Die US-Webserie „High Maintenance“ wurde von der Casterin und dem mäßig erfolgreichen Schauspieler, die sich von ihrer Arbeit bei der Sitcom „30 Rock“ kennen, als „Calling Card“ initiiert, also als Nachweis für ihr Können, um an lukrativere Aufträge zu kommen. Als sie die Serie vor drei Jahren entwickelten, hatten sie keine Ahnung, was sie da taten. „Webserien werden als leichter Zugang mit geringer Erfolgsquote definiert“, erzählt Ben Sinclair. „Es gab nichts, an dem man sich fest halten konnte. Es war der Wilde Westen. Wir hatten keine Ahnung, weshalb wir solange so getan haben, als ob, bis wir es drauf hatten.“ (im Original: „Fake it, ’till you make it.“).

Inspiration kam von der TV-Sitcom „Party Down“, die 2009/10 mit zwei Staffeln beim Network-Start lief. Die Serie war billig gemacht und spielte in jeder Folge auf einer anderen Party. Lediglich die Mitglieder des Catering Service blieben gleich. „High Maintenance“ reduzierte die Zahl der durchgehenden Rollen auf exakt eine Person: einen von Ben Sinclair gespielten Marijuhana-Dealer, der einen Bringservice unterhält. So gibt es in jeder Folge neue Begegnungen an unterschiedlichen Orten. Die Geschichten spielen aus der Sicht der Episodencharaktere. Der Drogenhändler hat hier verschieden lange Auftritte und sorgt immer für eine tiefgreifende Wendung in der Geschichte. Die Drehbücher werden von Blichfeld und Sinclair innerhalb einer Woche geschrieben aber erst am Set und im Schnitt fertig entwickelt. Sie sind immer nur so lang wie notwendig, um eine Geschichte zu erzählen. Geschnitten werden sie von Sinclair, besetzt von Blichfeld. An der Serie wirken Freunde, Familie und Kollegen unentgeltlich mit. „Leute eben, die nicht ‘Nein’ sagen konnten“, sagt Katja Blichfeld. Die geringen Barmittel werden ausschließlich für die notwendige Technik aufgewendet. Die ersten Folgen mussten daher an einem Tag gedreht werden. Nach wenigen Drehs hatten sich Blichfeld und Sinclair so viel abgeguckt, dass sie anfingen selber Regie zu führen.
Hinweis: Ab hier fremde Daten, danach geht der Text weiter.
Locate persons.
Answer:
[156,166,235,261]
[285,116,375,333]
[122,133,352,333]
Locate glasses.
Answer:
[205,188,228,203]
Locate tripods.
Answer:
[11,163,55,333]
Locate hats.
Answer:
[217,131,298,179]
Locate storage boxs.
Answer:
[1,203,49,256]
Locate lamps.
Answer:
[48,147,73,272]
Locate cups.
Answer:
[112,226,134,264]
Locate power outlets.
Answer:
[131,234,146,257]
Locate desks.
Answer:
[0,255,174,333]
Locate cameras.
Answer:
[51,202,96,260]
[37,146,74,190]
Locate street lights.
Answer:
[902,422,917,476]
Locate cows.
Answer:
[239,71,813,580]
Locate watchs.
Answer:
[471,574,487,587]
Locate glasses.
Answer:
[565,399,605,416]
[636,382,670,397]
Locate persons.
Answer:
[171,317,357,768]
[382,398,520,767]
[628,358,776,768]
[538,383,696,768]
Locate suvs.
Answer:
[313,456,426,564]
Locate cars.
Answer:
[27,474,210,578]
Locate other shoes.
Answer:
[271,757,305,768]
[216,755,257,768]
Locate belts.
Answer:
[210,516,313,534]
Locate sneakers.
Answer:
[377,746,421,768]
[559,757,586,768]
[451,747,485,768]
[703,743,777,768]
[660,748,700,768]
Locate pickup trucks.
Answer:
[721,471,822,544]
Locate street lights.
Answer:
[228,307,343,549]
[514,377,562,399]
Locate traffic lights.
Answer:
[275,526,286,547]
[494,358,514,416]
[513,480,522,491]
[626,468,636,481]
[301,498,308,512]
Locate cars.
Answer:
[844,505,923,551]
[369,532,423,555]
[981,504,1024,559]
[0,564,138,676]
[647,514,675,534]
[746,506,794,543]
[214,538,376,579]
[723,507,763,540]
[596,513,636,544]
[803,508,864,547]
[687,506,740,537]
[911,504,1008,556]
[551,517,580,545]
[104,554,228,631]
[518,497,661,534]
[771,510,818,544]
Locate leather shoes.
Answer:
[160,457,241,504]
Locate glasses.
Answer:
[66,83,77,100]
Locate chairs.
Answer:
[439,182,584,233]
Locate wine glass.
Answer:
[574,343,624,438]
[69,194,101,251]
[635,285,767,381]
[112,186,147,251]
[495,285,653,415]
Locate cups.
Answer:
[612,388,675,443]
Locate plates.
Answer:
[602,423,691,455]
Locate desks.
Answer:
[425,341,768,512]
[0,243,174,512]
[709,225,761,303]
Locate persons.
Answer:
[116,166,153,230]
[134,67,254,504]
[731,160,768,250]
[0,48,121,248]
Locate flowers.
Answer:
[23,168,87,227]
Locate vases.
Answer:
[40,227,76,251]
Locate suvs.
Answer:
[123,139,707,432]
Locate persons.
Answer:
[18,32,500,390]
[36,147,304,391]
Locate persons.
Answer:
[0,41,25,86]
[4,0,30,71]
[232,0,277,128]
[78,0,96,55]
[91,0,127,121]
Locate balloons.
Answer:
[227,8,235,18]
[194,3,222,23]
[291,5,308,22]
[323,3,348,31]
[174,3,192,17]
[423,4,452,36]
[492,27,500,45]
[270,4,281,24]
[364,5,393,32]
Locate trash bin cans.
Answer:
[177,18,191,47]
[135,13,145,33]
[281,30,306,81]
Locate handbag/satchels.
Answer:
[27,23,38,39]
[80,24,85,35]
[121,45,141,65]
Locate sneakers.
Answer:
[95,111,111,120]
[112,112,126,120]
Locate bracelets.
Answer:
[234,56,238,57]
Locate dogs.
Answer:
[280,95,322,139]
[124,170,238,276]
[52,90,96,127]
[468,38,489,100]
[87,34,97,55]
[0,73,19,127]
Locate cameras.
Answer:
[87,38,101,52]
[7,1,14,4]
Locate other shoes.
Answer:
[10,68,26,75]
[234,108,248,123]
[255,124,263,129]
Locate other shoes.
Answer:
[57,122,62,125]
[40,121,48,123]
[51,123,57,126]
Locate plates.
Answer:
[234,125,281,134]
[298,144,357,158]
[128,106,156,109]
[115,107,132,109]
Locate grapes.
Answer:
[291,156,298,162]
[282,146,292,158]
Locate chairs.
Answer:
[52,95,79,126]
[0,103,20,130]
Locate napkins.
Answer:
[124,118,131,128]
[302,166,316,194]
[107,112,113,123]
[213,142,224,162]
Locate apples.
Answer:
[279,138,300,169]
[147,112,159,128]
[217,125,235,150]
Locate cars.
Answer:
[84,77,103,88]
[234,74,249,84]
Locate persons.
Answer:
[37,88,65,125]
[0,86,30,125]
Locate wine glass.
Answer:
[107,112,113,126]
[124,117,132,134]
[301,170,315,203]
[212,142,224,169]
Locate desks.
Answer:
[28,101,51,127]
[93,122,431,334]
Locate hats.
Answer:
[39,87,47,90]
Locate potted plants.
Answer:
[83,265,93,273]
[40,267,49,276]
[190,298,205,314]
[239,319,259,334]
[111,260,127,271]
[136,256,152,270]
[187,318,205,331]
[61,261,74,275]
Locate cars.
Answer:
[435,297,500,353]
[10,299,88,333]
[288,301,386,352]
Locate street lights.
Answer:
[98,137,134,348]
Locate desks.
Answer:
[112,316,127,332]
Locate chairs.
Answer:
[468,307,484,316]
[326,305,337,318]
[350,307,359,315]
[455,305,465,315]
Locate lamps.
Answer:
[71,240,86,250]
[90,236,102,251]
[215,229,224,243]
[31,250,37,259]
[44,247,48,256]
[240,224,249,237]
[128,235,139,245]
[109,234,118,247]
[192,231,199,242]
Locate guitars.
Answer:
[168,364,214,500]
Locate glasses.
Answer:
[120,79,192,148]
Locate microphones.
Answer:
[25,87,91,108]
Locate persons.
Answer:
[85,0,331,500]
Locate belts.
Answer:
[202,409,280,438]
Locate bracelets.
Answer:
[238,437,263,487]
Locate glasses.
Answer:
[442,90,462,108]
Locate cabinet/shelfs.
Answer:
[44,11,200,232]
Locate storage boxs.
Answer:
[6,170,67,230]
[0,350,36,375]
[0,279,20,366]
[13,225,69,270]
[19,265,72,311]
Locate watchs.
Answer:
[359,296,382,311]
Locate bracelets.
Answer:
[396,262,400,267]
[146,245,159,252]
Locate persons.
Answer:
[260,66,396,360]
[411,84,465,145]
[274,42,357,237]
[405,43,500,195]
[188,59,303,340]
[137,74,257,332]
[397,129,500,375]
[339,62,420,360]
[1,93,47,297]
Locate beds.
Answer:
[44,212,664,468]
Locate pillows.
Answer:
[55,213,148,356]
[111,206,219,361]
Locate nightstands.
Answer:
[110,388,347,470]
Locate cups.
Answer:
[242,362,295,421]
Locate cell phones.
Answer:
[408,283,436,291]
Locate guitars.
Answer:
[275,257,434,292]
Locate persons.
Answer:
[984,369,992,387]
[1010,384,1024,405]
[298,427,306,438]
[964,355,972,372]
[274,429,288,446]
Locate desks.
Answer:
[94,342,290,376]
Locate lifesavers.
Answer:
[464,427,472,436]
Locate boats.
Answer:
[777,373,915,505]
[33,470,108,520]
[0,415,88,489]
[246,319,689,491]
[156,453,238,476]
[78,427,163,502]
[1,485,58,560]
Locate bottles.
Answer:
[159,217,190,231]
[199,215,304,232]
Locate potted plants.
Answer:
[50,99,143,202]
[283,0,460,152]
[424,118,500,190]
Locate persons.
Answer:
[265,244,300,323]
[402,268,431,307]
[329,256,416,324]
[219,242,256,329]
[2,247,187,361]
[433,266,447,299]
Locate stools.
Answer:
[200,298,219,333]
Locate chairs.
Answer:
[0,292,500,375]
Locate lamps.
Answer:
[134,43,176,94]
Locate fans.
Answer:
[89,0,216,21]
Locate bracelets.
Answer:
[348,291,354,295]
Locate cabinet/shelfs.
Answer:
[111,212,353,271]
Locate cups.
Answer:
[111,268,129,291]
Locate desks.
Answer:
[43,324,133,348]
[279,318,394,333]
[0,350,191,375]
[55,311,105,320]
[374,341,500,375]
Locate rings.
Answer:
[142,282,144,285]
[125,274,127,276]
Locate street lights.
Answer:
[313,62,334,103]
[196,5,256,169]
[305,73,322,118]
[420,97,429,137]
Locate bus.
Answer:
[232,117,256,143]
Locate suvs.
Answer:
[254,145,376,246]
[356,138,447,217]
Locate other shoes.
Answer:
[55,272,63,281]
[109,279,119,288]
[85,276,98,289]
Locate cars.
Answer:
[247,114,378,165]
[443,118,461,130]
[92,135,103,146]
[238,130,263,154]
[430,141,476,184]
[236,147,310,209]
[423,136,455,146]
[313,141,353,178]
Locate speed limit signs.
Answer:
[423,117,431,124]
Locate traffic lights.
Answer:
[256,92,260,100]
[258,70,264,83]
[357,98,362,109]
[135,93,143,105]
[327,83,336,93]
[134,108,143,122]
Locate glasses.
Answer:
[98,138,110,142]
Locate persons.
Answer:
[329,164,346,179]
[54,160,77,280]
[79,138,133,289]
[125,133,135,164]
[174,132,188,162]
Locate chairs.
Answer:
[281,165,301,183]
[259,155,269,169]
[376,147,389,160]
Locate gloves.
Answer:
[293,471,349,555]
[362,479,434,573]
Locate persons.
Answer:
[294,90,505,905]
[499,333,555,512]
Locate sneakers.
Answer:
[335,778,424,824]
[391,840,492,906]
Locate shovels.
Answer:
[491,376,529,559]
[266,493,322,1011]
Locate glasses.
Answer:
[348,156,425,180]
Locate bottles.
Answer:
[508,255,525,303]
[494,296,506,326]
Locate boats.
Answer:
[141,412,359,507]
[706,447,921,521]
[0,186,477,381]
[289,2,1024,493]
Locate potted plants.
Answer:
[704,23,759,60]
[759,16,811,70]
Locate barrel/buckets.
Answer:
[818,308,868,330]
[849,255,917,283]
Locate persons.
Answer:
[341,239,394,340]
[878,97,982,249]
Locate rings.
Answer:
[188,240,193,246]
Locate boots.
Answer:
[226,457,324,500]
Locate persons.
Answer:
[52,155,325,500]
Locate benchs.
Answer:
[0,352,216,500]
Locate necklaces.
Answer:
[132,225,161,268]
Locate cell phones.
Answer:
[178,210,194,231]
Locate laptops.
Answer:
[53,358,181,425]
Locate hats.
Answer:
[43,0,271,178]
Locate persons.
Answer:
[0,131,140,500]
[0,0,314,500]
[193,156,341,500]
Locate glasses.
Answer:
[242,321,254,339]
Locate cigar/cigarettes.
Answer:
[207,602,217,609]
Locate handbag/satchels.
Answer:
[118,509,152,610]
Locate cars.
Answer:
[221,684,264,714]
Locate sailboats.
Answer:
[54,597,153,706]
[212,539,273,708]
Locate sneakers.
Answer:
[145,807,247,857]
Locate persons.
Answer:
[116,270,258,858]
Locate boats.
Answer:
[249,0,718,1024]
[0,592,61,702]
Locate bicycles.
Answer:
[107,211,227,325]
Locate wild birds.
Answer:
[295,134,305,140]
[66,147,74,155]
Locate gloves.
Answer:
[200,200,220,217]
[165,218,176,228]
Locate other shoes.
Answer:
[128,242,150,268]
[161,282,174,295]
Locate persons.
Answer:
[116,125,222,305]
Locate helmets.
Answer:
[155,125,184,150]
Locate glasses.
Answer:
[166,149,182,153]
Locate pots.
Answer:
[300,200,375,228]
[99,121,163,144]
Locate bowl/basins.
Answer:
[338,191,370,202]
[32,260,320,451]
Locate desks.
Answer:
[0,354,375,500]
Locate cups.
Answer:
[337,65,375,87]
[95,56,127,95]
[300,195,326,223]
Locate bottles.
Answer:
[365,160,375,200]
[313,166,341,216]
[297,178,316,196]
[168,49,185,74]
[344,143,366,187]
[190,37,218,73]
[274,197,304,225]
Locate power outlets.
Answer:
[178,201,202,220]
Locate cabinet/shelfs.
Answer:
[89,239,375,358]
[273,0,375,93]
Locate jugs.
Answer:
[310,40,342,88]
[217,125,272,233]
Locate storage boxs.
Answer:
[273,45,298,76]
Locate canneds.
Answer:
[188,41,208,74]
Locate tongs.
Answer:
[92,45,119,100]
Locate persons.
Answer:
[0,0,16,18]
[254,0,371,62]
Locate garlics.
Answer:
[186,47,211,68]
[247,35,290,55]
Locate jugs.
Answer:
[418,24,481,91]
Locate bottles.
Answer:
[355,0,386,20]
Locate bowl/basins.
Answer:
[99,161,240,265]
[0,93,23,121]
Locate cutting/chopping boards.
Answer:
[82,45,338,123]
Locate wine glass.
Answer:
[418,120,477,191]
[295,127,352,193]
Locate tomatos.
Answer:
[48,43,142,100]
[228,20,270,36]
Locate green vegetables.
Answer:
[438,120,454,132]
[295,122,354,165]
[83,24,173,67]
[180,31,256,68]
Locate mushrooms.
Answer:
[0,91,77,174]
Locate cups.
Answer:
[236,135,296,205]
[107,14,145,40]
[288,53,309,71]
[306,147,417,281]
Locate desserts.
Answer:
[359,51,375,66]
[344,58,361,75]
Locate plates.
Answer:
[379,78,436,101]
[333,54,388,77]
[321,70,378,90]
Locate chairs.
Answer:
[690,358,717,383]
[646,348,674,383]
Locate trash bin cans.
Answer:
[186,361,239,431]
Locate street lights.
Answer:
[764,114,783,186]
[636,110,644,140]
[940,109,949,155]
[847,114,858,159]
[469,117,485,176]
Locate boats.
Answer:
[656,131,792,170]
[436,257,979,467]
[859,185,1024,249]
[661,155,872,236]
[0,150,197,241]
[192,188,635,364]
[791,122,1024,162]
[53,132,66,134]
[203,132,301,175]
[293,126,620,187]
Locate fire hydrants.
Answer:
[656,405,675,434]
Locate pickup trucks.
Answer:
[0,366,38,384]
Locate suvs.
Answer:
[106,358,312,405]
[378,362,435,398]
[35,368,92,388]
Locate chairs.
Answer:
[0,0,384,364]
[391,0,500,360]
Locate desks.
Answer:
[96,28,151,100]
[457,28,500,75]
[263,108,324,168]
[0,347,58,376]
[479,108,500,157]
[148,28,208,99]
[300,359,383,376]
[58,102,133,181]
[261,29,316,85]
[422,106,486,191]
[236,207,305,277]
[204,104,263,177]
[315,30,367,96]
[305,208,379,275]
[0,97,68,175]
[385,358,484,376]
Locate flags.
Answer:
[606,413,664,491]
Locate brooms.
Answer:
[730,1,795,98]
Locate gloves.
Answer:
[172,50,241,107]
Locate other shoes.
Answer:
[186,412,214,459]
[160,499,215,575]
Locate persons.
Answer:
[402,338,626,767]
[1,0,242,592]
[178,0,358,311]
Eine weitere Inspiration war der Vorspann der Serie „Six Feet Under“. Dort wird immer eine Person porträtiert bevor sie stirbt. „Das wollten wir auch“, erzählt Sinclair. „Wir wollten eine Serie, die die verschiedensten Charaktere vorstellt und von ihnen bestimmt wird und keine Stoner-Show.“

Von Anfang an war es den beiden wichtig, professionell aufzutreten. An der ersten Folge wurde neun Monate geschnitten, bis sie zufrieden waren. Sie haben ihre Serie auch nie selber breit promotet, sondern versucht, dass andere dies für sie übernahmen. „Die heutige Generation möchte nicht, dass man ihnen etwas verkauft“, ist sich Katja Blichfeld über die Grenzen des Marketings im Web im Klaren. Daher fiel ihre Wahl bei der Verbreitungsplattform auf Vimeo. „Vimeo war die natürliche Wahl, weil es hier keine Werbung gibt und die Plattform von Profis aus der Branche für ihre Projekte genutzt wird“, so Blichfeld weiter. Während der ersten beiden Cycles der Show (die Macher verwenden statt Staffel/Season lieber den Begriff Zyklus/Cycle) ging es den Machern in erster Linie um das Feedback. Ab Zyklus 3 wurden die Episoden länger und sie trauten sich mehr. Hinzu kam ein Agent, der sie unterstützte, wodurch die Aufmerksamkeit stieg. So konnte ab Zyklus 4 noch mehr Geld investiert werden und die Episoden fielen noch länger aus. Der Kabelsender fx network bot ihnen an, die Serie zu übernehmen. Bedingung war jedoch sie auf eine halbe Stunde pro Folge zu standardisieren. Das war der Grund warum der Deal nicht zustande kam. Blichfeld und Sinclair wollten die Inhalte ihrer Geschichten nicht der Länge unterordnen. Dafür sprang Vimeo ein. Seitdem kosten die einzelnen Folgen allerdings 1,99 US-Dollar pro Abruf. So konnten sie zwar zum ersten Mal so etwas wie Honorare zahlen, jedoch hat sich an den Bedingungen einer No-Budget-Produktion im Grunde nichts geändert.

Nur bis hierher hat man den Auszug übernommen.